EXCERPT TO READ ▸
┌──
Evaluation of Project Outcomes

Establishment and Spread of Agents

No introductions have occurred.

Suppression of Target Weed

Not applicable.

Recovery of Native Plant Communities

Not applicable.

Economic Benefits

Not applicable.

Recommendations for Future Work

The present focus in the garlic mustard biological control program is on evaluation of host specificity and impact of potential agents identified in Europe (Blossey et al., 2001).

Description of Planned Work

The host specificity of all six insect species proposed as potential biological control agents for A. petiolata will be evaluated in Europe before any introductions are proposed. Host-specificity tests will follow the testing sequence suggested by Wapshere (1989). A sequence of different testing procedures will be used, involving about 50 different test plant species. Special attention will be given to native North American crucifers (especially Cardamine [Dentaria] and Rorippa spp.) cultivated crucifers (cabbages), and native plant species growing in the same habitats, particularly spring ephemerals. The five Ceutorhynchus species selected as potential biological control agents for garlic mustard are reported to be monophagous (Dieckmann, 1972) (C. theonae is assumed to be monophagous; B. Korotyaev, pers. comm.). Phyllotreta ochripes was reported to complete larval development on both A. petiolata and Rorippa amphibia (L.) Besser (Doguet, 1994). Host specificity investigations confirmed these results and successful larval development occurred on eight additional plants including Rorippa spp. and Brassica spp. (Hinz and Gerber, 2001). Several North American native Rorippa species occur through the North America distribution of A. petiolata, including Rorippa sinuata (Nutt.) A. S. Hitchc., Rorippa sessiliflora (Nutt.) A. S. Hitchc., Rorippa palustris fernaldiana (Butters and Abbe) Stuckey, Rorippa palustris hispida (Desv.) Rydb., Rorippa curvipes Greene, and Rorippa obtusa (Nutt.) Britt. (Fernald, 1970; Voss, 1985; Gleason and Cronquist, 1991). Many of these plant species will be incorporated into the host specificity testing to assess the potential of P. ochripes and of the Ceutorhynchus species to attack these North American plants.

Impact studies are planned to test the assumption of competition or of cumulative effects of herbivores attacking the same plant (Harris, 1991; Masters et al., 1993; Denno et al., 1995; McEvoy and Coombs, 1999). Results from these experiments will help determine, in combination with host specificity results, which species to propose for introduction to North America.

Management of garlic mustard or any other invasive plant aims to protect or restore native ecosystem properties. An important aspect of the biological control program is the collection of baseline data before any introduction of control agents occurs. The standardized protocol will incorporate measures of (1) garlic mustard abundance, (2) abundance and impact of biological control agents, and (3) changes in native plant communities and associated fauna. We anticipate a protocol sophisticated enough to allow rigorous statistical analysis, yet simple enough to allow widespread use by natural areas managers.

Anticipated Effects of Agents

At present little information on the impact of the potential control agents on garlic mustard performance is available. Attack by single or multiple herbivores is anticipated to reduce the competitive ability of garlic mustard in North America. We also anticipate that combinations of agents attacking different plant parts will be superior to the impact of a single species. We will use such predictions to develop a framework for cross-continental comparisons of plant and insect population dynamics.

Techniques to Be Used

Host specificity screening techniques are widely standardized and we will follow guidelines established in the literature and by USDA (Wapshere,1989; USDA, 1999).

Other Comments

Combining long-term monitoring, experimental research, and evaluation will provide a framework for improving management of invasive plants using biological control. In addition, such investigations will continue to improve the scientific basis and predictive ability of biological weed control.
└──
SOURCE INFORMATION ▸
┌──
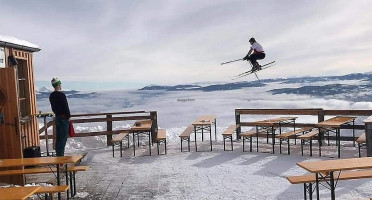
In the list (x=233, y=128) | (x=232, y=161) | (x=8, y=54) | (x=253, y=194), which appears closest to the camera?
(x=253, y=194)

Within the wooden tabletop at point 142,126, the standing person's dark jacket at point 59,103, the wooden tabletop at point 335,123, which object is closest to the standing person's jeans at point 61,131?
the standing person's dark jacket at point 59,103

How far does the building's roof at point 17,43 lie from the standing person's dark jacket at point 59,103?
4.39ft

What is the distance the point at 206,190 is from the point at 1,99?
4.19 m

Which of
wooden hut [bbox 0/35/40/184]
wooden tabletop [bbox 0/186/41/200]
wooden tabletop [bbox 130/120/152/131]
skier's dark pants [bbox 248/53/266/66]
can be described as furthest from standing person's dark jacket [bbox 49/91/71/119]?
skier's dark pants [bbox 248/53/266/66]

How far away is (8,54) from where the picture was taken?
747cm

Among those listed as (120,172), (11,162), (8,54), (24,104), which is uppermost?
(8,54)

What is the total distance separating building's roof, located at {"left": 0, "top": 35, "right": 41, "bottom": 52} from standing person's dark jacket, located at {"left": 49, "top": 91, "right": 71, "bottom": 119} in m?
1.34

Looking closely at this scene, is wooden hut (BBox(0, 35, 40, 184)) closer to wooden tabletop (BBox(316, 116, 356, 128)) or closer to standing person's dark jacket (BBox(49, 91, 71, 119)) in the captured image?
standing person's dark jacket (BBox(49, 91, 71, 119))

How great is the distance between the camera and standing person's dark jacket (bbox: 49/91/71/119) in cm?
724

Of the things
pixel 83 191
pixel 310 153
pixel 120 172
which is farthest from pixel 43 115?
pixel 310 153

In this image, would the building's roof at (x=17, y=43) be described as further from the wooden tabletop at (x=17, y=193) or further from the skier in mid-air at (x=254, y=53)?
the skier in mid-air at (x=254, y=53)

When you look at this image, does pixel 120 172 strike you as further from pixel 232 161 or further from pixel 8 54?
pixel 8 54

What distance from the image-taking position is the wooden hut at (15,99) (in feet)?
21.9

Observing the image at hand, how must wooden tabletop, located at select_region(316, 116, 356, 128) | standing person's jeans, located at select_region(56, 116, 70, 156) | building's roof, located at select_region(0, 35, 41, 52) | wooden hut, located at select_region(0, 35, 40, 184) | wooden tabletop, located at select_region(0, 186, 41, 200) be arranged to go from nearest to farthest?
wooden tabletop, located at select_region(0, 186, 41, 200)
wooden hut, located at select_region(0, 35, 40, 184)
building's roof, located at select_region(0, 35, 41, 52)
standing person's jeans, located at select_region(56, 116, 70, 156)
wooden tabletop, located at select_region(316, 116, 356, 128)
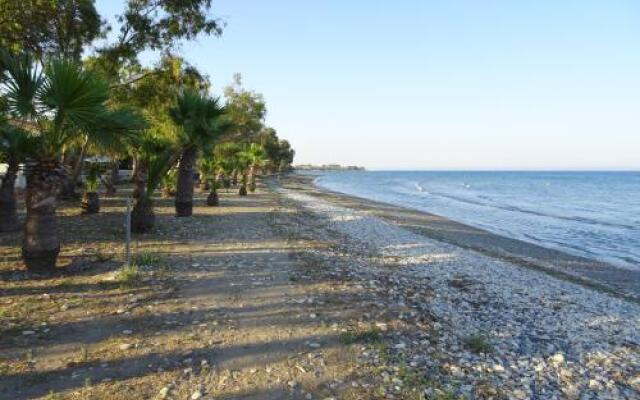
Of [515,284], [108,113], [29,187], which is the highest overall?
[108,113]

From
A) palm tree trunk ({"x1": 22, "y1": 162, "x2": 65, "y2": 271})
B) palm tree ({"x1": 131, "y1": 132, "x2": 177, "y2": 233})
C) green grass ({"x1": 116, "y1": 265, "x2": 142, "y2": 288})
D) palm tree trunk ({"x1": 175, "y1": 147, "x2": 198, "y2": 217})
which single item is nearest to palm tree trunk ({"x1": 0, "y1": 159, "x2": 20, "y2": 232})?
palm tree ({"x1": 131, "y1": 132, "x2": 177, "y2": 233})

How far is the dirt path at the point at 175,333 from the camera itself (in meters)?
5.00

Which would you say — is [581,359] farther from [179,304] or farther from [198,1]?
[198,1]

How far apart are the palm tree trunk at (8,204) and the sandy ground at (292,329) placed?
1.06 m

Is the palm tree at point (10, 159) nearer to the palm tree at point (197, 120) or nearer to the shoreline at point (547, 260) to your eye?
the palm tree at point (197, 120)

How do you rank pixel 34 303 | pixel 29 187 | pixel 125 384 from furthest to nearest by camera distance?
pixel 29 187, pixel 34 303, pixel 125 384

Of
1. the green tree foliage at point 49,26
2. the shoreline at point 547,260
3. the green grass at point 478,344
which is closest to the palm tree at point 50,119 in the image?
the green tree foliage at point 49,26

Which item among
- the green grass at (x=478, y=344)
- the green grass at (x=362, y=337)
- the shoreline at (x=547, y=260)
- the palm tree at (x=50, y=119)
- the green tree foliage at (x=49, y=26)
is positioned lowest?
the shoreline at (x=547, y=260)

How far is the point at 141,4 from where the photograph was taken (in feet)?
56.5

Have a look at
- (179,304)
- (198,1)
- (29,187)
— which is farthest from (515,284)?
(198,1)

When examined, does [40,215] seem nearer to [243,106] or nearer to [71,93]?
[71,93]

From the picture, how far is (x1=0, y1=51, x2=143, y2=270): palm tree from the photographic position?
25.7ft

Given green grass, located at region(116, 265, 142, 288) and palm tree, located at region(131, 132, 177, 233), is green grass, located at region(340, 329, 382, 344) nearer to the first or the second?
green grass, located at region(116, 265, 142, 288)

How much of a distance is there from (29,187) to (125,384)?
5.48 metres
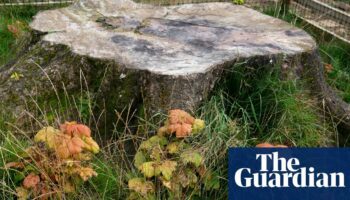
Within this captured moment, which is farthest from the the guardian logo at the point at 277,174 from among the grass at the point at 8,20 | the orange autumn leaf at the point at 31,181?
the grass at the point at 8,20

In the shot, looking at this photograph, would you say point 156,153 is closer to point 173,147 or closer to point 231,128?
point 173,147

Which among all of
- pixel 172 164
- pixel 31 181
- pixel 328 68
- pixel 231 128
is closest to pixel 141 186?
pixel 172 164

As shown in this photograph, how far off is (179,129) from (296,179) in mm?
698

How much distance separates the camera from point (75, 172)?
10.9 ft

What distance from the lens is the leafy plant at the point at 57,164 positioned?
3.29 meters

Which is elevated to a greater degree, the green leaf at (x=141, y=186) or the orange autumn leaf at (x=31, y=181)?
the orange autumn leaf at (x=31, y=181)

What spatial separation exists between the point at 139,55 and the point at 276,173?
52.2 inches

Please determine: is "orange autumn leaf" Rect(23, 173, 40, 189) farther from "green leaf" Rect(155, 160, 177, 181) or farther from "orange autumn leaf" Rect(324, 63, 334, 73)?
"orange autumn leaf" Rect(324, 63, 334, 73)

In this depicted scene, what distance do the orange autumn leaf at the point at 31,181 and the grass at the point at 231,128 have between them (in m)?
0.11

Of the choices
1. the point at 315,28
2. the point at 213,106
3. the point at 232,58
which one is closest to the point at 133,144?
the point at 213,106

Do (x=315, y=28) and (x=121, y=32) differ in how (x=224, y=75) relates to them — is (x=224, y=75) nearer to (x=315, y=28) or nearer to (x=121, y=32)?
(x=121, y=32)

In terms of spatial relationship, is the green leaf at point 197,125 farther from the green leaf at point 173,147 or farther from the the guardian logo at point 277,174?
the the guardian logo at point 277,174

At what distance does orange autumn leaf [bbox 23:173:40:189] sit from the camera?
3285 millimetres

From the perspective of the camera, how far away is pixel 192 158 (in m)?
3.42
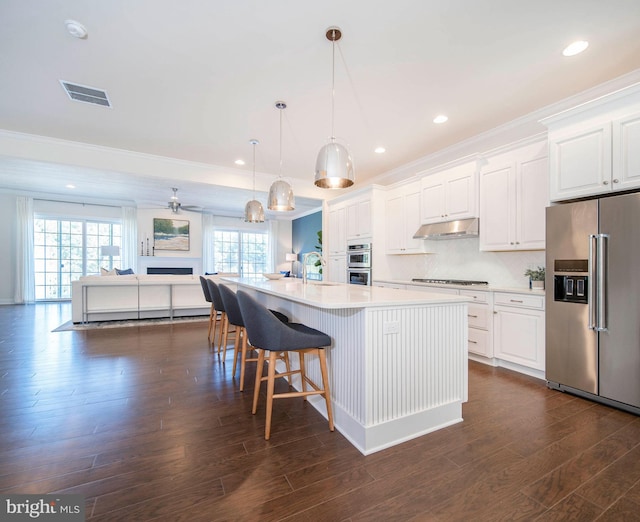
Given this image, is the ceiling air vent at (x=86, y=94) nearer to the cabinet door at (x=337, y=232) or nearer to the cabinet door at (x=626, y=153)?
the cabinet door at (x=337, y=232)

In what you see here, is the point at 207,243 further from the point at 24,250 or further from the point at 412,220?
the point at 412,220

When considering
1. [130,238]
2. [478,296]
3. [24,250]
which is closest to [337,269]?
[478,296]

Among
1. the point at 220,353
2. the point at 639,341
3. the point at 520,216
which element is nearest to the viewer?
the point at 639,341

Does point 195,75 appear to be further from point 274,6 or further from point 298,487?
point 298,487

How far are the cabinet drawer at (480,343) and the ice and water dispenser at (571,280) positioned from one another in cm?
89

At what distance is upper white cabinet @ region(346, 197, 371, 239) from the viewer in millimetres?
5117

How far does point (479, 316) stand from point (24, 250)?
10.1 metres

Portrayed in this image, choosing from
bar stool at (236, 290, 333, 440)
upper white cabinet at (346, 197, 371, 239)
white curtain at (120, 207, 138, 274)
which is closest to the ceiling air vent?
bar stool at (236, 290, 333, 440)

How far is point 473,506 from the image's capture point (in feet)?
4.37

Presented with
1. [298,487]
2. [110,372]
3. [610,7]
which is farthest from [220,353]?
[610,7]

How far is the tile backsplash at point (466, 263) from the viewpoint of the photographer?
347 cm

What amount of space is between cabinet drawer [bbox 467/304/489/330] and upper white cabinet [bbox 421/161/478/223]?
3.77ft

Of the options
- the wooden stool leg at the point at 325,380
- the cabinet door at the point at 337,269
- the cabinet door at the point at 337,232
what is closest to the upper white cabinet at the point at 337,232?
the cabinet door at the point at 337,232

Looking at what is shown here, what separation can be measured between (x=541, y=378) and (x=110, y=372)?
420cm
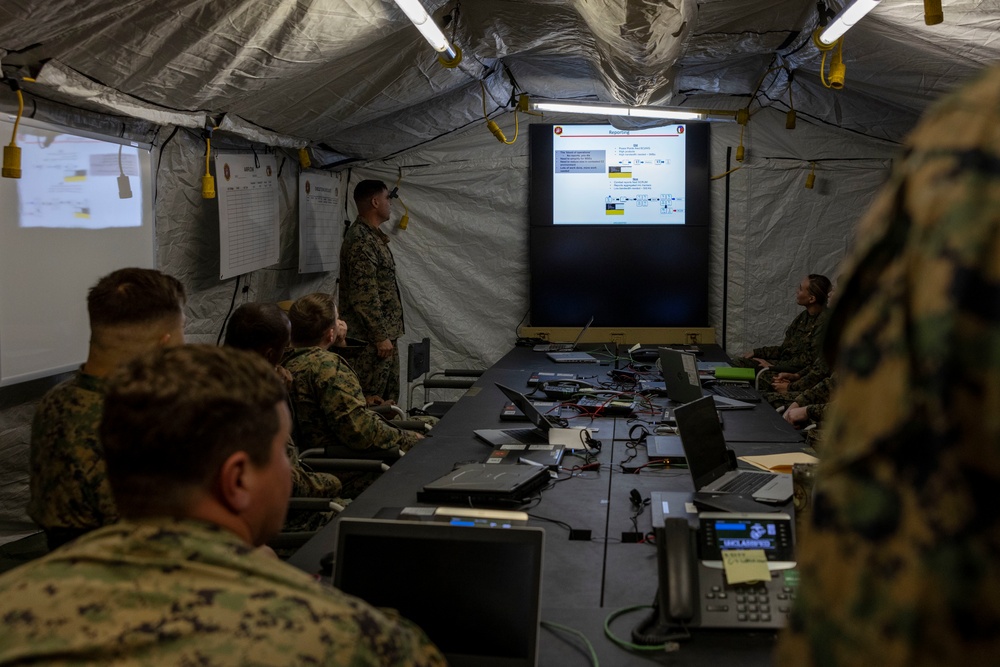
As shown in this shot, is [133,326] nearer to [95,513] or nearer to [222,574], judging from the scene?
[95,513]

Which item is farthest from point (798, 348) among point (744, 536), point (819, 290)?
point (744, 536)

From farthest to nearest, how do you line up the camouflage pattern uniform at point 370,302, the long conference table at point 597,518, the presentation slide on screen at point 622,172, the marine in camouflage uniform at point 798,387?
1. the presentation slide on screen at point 622,172
2. the camouflage pattern uniform at point 370,302
3. the marine in camouflage uniform at point 798,387
4. the long conference table at point 597,518

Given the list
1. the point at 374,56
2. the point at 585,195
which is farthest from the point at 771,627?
the point at 585,195

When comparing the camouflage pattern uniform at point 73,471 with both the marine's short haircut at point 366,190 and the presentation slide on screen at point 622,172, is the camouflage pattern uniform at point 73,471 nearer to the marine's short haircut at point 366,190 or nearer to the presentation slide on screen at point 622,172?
the marine's short haircut at point 366,190

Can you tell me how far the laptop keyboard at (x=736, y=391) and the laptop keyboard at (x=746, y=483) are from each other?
133cm

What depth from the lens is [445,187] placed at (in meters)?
6.67

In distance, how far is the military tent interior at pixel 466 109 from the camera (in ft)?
10.3

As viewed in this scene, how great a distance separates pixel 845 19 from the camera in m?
3.30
└──
REQUIREMENT ▸
In the garlic mustard excerpt, copy word for word the passage that begins with "Other Comments" and ends with "biological weed control.".

SOLUTION TO THE PROBLEM ▸
Other Comments

Combining long-term monitoring, experimental research, and evaluation will provide a framework for improving management of invasive plants using biological control. In addition, such investigations will continue to improve the scientific basis and predictive ability of biological weed control.